Sir Alexander Ball looked forward to future contingencies as likely to increase the value of Malta to Great Britain. He foresaw that the whole of Italy would become a French province, and he knew that the French Government had been long intriguing on the coast of Barbary. The Dey of Algiers was believed to have accumulated a treasure of fifteen millions sterling, and Buonaparte had actually duped him into a treaty, by which the French were to be permitted to erect a fort on the very spot where the ancient Hippo stood, the choice between which and the Hellespont, as the site of New Rome, is said to have perplexed the judgment of Constantine. To this he added an additional point of connection with Russia, by means of Odessa, and on the supposition of a war in the Baltic, a still more interesting relation to Turkey, and the Mores, and the Greek islands. It had been repeatedly signified to the British Government, that from the Morea and the countries adjacent, a considerable supply of ship timber and naval stores might be obtained, such as would at least greatly lessen the pressure of a Russian war. The agents of France were in full activity in the Morea and the Greek islands, the possession of which, by that Government, would augment the naval resources of the French to a degree of which few are aware who have not made the present state of commerce of the Greeks an object of particular attention. In short, if the possession of Malta were advantageous to England solely as a convenient watch-tower, as a centre of intelligence, its importance would be undeniable.
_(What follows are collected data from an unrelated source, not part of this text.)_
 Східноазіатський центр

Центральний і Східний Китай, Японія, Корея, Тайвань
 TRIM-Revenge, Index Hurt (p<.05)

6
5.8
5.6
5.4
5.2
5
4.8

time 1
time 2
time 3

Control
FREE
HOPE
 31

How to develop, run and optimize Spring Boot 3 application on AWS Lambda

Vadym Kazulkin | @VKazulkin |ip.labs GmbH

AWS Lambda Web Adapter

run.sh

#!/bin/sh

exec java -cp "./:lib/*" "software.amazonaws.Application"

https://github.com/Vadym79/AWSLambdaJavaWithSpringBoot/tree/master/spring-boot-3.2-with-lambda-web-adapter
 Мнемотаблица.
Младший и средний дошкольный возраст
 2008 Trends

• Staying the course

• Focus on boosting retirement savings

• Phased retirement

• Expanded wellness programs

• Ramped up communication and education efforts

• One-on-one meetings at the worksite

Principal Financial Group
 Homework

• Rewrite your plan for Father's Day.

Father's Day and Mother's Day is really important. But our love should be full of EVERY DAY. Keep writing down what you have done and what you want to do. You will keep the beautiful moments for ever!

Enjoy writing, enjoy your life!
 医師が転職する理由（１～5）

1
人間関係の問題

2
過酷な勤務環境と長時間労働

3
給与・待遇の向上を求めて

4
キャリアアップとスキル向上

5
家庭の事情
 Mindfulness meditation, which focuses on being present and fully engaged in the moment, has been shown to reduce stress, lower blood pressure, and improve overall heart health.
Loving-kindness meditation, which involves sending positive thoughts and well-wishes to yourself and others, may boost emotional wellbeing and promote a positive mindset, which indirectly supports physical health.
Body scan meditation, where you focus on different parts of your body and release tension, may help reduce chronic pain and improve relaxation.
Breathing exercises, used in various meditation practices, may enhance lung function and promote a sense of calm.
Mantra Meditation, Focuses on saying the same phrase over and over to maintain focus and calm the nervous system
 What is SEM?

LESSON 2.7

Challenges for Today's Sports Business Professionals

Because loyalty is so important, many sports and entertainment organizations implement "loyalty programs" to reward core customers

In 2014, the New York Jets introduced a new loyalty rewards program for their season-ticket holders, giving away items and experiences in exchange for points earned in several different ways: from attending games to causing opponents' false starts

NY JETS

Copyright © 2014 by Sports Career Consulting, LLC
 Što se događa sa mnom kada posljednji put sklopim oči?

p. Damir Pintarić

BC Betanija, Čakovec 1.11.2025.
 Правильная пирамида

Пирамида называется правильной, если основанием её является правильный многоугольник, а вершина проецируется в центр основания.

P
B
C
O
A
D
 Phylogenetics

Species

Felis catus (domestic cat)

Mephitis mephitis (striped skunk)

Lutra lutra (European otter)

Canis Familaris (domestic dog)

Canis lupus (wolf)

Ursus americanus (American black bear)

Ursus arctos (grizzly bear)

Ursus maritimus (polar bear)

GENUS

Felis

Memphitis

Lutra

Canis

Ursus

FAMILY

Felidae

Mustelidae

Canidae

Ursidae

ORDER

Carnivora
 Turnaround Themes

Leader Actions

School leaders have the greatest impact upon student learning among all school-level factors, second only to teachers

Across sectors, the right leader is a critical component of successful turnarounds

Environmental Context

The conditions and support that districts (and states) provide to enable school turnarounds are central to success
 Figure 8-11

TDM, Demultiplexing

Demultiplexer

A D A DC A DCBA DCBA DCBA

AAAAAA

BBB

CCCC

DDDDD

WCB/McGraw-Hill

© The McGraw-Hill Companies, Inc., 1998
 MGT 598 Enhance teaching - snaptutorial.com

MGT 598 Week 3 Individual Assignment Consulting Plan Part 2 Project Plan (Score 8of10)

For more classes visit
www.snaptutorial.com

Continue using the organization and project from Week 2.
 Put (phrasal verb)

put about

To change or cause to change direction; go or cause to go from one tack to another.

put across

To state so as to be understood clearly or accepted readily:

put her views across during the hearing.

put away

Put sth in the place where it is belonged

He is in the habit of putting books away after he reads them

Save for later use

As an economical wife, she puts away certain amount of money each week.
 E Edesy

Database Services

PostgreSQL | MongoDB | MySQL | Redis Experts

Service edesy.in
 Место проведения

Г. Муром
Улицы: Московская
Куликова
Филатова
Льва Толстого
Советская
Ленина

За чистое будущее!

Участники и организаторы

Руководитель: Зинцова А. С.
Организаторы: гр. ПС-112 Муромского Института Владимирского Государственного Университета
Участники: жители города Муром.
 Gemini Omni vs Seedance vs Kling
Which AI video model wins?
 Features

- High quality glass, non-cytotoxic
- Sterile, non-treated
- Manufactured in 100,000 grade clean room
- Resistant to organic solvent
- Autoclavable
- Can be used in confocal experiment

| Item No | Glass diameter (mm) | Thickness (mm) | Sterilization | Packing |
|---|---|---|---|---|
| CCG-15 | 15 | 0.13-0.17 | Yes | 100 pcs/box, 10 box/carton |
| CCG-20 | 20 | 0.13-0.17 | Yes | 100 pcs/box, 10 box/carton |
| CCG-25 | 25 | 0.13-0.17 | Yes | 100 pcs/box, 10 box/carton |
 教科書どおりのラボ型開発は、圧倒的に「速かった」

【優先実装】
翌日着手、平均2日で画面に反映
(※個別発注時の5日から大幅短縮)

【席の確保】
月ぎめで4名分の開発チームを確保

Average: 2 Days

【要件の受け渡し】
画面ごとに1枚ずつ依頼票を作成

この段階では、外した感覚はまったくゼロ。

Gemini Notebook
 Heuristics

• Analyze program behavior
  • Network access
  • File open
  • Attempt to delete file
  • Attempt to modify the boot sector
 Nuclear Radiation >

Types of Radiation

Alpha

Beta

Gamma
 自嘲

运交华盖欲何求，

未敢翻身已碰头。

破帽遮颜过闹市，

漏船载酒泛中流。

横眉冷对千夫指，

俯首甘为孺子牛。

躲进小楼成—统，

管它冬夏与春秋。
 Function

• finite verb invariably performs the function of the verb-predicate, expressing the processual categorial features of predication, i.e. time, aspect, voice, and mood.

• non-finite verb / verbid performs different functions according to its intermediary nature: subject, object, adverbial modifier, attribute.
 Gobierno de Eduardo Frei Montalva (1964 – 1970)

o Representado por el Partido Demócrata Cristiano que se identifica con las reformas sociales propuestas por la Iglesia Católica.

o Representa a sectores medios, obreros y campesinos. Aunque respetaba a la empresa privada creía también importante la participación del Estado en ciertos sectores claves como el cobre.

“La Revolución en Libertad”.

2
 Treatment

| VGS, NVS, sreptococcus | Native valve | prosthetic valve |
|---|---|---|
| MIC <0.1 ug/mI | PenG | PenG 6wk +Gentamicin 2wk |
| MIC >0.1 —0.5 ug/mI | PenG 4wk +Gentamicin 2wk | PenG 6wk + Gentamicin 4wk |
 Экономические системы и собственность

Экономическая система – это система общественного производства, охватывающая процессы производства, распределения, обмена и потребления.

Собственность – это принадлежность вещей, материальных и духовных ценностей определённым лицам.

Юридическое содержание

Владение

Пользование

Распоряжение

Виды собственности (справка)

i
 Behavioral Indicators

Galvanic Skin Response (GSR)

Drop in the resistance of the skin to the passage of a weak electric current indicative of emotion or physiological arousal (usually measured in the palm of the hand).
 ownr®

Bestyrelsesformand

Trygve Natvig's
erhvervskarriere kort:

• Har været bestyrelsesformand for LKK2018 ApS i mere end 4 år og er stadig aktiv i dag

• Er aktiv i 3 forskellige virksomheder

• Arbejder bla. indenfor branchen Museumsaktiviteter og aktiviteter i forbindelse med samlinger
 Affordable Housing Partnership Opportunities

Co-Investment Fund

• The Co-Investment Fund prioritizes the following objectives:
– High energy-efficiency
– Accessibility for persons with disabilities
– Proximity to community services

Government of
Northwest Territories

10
Although these suggestions did not prevent the signing away of Malta at the peace of Amiens, they doubtless were not without effect, when the ambition of Buonaparte had given a full and final answer to the grand question: can we remain at peace with France? I have likewise reason to believe that Sir Alexander Ball, baffled, by exposing an insidious proposal of the French Government, during the negotiations that preceded the recommencement of the war—that the fortifications of Malta should be entirely dismantled, and the island left to its inhabitants. Without dwelling on the obvious inhumanity and flagitious injustice of exposing the Maltese to certain pillage and slavery from their old and inveterate enemies, the Moors, he showed that the plan would promote the interests of Buonaparte even more than his actual possession of the island, which France had no possible interest in desiring, except as the means of keeping it out of the hands of Great Britain.
But Sir Alexander Ball is no more. The writer still clings to the hope that he may yet be able to record his good deeds more fully and regularly; that then, with a sense of comfort, not without a subdued exultation, he may raise heavenward from his honoured tomb the glistening eye of an humble, but ever grateful Friend.